Homogenization of plasmonic crystals: Seeking the epsilon-near-zero effect

TL;DR

This paper develops a homogenized model for plasmonic crystals with 2D conducting sheets, enabling analysis of epsilon-near-zero effects and guiding the design of advanced optical materials.

Contribution

It introduces a homogenization approach for Maxwell's equations in plasmonic structures with 2D materials, incorporating surface conductivity and edge effects.

Findings

Derived a homogenized Maxwell's system for plasmonic crystals.

Highlighted the importance of vector-valued corrector fields in microscopic modes.

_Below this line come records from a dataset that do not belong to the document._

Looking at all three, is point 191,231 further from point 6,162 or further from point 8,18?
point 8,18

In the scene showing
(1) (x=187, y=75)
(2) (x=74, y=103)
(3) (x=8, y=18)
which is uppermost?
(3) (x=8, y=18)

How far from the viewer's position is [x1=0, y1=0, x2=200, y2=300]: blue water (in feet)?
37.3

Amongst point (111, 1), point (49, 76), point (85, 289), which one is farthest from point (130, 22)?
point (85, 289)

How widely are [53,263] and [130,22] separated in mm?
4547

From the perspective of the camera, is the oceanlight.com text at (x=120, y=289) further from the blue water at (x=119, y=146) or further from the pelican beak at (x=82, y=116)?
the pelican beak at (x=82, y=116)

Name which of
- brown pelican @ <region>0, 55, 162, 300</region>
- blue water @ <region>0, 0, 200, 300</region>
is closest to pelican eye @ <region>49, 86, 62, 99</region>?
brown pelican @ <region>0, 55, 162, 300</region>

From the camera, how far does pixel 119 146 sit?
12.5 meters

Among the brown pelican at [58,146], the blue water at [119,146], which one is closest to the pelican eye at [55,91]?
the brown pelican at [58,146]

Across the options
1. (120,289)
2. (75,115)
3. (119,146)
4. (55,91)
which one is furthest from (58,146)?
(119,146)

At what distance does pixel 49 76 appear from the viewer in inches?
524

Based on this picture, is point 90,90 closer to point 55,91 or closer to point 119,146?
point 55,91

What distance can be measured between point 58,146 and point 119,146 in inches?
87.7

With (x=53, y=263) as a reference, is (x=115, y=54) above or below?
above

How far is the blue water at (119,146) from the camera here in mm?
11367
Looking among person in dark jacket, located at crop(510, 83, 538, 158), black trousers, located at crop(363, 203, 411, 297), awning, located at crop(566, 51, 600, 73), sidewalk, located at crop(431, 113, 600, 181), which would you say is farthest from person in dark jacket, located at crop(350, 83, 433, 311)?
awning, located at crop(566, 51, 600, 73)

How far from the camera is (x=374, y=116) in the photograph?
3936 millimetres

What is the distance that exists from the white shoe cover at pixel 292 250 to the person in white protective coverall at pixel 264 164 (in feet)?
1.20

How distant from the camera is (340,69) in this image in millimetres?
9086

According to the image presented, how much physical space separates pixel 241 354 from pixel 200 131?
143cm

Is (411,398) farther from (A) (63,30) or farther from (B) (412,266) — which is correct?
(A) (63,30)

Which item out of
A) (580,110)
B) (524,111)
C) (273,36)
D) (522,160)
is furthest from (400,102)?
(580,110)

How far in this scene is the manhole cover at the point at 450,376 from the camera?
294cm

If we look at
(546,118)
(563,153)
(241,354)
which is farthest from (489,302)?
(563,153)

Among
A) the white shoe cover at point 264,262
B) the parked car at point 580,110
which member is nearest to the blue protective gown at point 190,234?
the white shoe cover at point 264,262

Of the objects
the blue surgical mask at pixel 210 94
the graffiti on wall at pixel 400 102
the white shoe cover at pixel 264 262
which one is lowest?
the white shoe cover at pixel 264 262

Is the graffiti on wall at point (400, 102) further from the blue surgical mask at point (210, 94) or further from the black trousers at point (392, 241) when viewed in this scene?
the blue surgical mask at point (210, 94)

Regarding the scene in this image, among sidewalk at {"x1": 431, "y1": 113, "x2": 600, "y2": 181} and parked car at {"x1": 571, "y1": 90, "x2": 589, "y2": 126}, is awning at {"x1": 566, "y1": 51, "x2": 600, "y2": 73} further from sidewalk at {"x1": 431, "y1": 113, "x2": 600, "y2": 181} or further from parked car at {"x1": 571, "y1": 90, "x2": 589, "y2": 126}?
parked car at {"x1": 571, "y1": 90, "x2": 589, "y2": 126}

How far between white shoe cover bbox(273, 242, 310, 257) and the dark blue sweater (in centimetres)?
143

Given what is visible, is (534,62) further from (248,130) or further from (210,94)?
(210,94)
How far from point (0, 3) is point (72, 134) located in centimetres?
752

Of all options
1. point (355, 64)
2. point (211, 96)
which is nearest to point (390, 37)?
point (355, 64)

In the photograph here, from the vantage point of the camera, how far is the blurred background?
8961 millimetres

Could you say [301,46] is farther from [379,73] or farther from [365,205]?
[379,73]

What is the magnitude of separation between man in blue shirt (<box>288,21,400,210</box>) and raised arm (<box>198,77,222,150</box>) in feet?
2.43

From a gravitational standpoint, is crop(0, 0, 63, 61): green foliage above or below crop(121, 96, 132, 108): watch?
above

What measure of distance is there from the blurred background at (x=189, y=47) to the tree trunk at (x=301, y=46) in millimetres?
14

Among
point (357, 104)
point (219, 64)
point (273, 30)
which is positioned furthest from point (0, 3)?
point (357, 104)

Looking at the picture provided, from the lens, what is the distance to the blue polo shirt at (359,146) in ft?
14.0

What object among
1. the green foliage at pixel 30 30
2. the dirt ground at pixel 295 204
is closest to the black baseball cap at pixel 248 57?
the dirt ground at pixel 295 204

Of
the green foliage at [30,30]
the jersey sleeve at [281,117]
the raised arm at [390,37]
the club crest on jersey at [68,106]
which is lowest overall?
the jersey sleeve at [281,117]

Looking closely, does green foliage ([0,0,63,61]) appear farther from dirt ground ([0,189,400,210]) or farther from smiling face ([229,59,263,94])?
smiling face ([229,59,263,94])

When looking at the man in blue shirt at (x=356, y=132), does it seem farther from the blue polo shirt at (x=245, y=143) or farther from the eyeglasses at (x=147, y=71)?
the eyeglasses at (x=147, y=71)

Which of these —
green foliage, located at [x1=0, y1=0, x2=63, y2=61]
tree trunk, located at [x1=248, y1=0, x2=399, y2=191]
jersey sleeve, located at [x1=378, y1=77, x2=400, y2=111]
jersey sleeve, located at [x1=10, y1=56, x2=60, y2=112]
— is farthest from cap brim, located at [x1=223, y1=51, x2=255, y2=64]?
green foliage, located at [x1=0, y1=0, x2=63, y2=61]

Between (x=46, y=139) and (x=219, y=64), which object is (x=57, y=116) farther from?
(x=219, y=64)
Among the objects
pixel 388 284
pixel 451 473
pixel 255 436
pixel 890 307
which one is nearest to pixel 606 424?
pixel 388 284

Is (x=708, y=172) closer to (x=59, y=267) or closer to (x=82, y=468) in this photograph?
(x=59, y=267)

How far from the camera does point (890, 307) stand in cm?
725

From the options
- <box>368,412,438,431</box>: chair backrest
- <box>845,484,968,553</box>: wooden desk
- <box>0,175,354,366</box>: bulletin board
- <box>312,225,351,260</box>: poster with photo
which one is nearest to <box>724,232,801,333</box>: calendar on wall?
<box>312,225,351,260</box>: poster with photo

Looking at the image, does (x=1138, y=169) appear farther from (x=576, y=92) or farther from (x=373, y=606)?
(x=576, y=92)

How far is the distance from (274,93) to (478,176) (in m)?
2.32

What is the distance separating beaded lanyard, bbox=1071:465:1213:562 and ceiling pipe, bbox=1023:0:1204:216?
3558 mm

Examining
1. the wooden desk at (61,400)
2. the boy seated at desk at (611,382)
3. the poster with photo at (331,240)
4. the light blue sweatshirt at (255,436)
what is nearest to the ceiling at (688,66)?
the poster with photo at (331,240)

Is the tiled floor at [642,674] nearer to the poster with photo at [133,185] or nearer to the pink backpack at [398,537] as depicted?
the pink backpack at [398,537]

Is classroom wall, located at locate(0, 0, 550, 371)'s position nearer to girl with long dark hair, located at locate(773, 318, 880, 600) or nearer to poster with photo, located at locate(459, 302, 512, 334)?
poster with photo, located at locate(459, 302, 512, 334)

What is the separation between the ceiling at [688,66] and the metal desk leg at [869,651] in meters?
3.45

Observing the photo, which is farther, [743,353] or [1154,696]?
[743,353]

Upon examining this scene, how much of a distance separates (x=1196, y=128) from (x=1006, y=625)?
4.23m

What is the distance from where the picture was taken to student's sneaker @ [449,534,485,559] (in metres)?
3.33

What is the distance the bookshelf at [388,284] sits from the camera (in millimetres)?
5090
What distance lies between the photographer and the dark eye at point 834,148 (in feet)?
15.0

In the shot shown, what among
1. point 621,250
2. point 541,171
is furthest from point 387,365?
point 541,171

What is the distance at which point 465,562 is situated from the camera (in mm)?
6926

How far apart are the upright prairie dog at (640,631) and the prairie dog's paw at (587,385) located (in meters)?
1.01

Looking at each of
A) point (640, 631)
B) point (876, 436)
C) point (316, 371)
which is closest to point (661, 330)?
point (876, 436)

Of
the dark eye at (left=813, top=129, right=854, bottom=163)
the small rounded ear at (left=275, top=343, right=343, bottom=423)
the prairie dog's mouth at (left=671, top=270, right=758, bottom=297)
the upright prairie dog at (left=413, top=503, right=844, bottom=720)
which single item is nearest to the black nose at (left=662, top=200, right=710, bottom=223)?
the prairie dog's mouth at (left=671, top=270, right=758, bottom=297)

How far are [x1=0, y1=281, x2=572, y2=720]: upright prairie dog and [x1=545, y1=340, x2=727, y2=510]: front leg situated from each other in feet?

Provided a foundation for computational design of optical responses.

Abstract

By using an asymptotic analysis and numerical simulations, we derive and investigate a system of homogenized Maxwell's equations for conducting material sheets that are periodically arranged and embedded in a heterogeneous and anisotropic dielectric host. This structure is motivated by the need to design plasmonic crystals that enable the propagation of electromagnetic waves with no phase delay (epsilon-near-zero effect). Our microscopic model incorporates the surface conductivity of the two-dimensional (2D) material of each sheet and a corresponding line charge density through a line conductivity along possible edges of the sheets. Our analysis generalizes averaging principles inherent in previous Bloch-wave approaches. We investigate physical implications of our findings. In particular, we emphasize the role of the vector-valued corrector field, which expresses microscopic modes of surface waves on the 2D material. We demonstrate how our homogenization procedure may set the foundation for computational investigations of: effective optical responses of reasonably general geometries, and complicated design problems in the plasmonics of 2D materials.